[Texte proposé]:
Aujourd'hui — en 1939 — l’Anticosti Corporation est devenue une filiale de la "Consolidated Paper Co." qui est considérée comme propriétaire actuelle de l'Ile d'Anticosti.
L'Anticosti Corporation avait acquis l'île pour y exploiter les belles et grandes forêts qu'elle contient. De fait, pendant plusieurs années, cette compagnie a fait de grands chantiers sur l'île mais elle a finalement compris que le bois, qui lui revenait à $20.00 et même $25.00 la corde, lui coûtait trop cher, et elle a abandonné son exploitation.
Anecdotes sur l'ère Menier
(l'arche de Noé de M. Picard et la chasse à l'ours à la française)
Mais dans l'existence de cette nouvelle Arcadie surgie des brumes du Golfe Saint-Laurent, il y aurait eu quelques petites anicroches ou plutôt quelques côtés amusants dus surtout au fait que ces nouveaux colonisateurs de l'Ile d'Anticosti, tous Français de France, étaient généralement peu au courant des moeurs, coutumes et surtout conditions climatiques de notre pays.
Car les MM. Menier ne voulurent placer à la tête de leur vaste organisation que des spécialistes venus de leur pays, n'ayant pas voulu même écouter, en certaines circonstances, les conseils parfois pleins de sagesse que leur dictait l'expérience des autochtones.
Ainsi, le directeur de la ferme de la Baie Sainte-Claire, M. Picard, était, avons-nous dit, un diplômé de l'Ecole d'Agriculture de Grignon, France, et quand il arriva à l'Ile d'Anticosti, il venait directement du Congo français où il avait passé plusieurs années.
Il dut se sentir assez dépaysé dans l'Ile d' Anticosti. Aux premières neiges du premier hiver qu'il passa dans l'île, lorsqu'il s'agit de charroyer le bois de chauffage destiné à la colonie, il ne voulut jamais entendre parler d'utiliser à cette fin les nécessaires petites traînes canadiennes, les seules dont on puisse se servir pour cette opération dans nos pays de colonisation.
Il voulut se faire construire un véhicule à son goût. Aussi, les indigènes faillirent tomber à la renverse sous l'éclat de rire qui les secoua quand apparut à leurs yeux la "traîne" de M. Picard.
Ils crurent voir l'Arche de Noé. Une bonne partie des bêtes de trait de l'île fut réquisitionnée pour la transporter dans la forêt.
Là, on la chargea copieusement. Mais ensuite, il fut impossible de la faire bouger de l'endroit où elle était placée.
Il fallut finalement en venir aux petites traînes canadiennes pour décharger le véhicule de M. Picard dont la construction avait coûté une somme folle et qui fut démantibulée dans la suite sans avoir jamais servi à quoi que ce fut.
Même dans leurs divertissements, les colonisateurs français de l'île, pour avoir voulu se fier exclusivement à leurs lumières, ne furent pas toujours très chanceux.
Les bêtes sauvages même se montrèrent réfractaires aux méthodes trop modernes de la France.
De son château de la Baie Gamache, le seigneur Menier organisa, un jour, une chasse à l'ours à l'affût. On voulut appliquer exclusivement pour cette chasse les règles de la vénerie française moderne.

[Jeu de données]:

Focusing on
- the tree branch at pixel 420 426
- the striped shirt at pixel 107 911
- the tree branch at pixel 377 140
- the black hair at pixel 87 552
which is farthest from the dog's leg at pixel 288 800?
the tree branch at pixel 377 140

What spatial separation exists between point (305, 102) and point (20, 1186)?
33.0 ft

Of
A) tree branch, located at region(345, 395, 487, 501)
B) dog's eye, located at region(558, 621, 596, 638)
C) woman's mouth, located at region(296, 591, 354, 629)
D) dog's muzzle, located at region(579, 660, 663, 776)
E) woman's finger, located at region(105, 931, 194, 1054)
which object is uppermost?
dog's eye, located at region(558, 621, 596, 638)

--

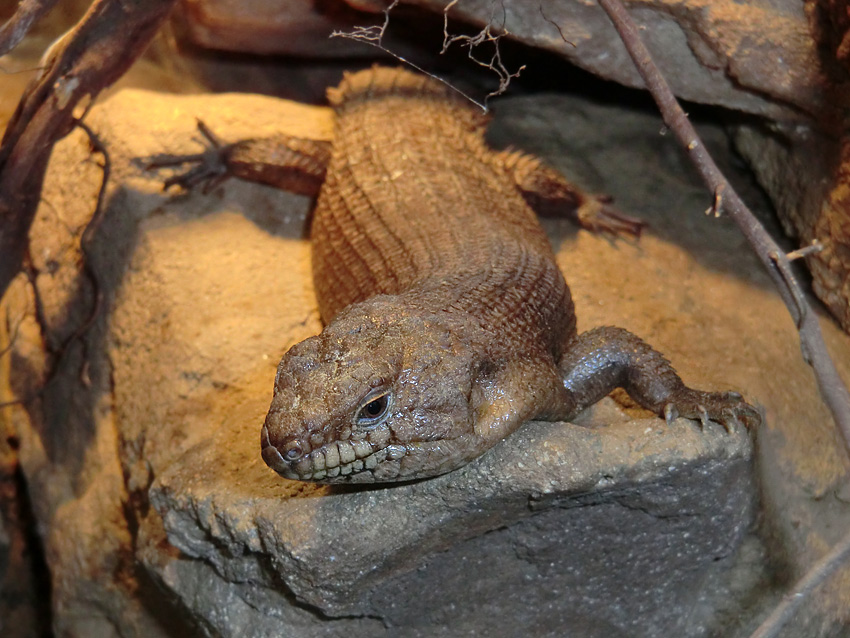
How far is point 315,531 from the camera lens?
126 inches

...

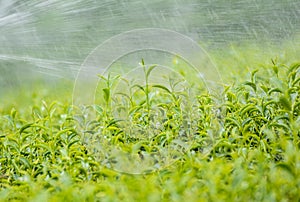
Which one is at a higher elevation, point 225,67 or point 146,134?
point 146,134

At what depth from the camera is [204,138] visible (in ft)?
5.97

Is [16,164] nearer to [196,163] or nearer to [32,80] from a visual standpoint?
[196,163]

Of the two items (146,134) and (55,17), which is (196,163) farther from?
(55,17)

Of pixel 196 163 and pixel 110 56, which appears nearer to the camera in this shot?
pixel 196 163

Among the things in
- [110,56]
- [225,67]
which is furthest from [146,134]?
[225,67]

[Problème]:
D'après le texte proposé, d'où venait directement M. Picard lorsqu'il arriva à l'île d'Anticosti ?

[Réponse]:
Du Congo français, où il avait passé plusieurs années.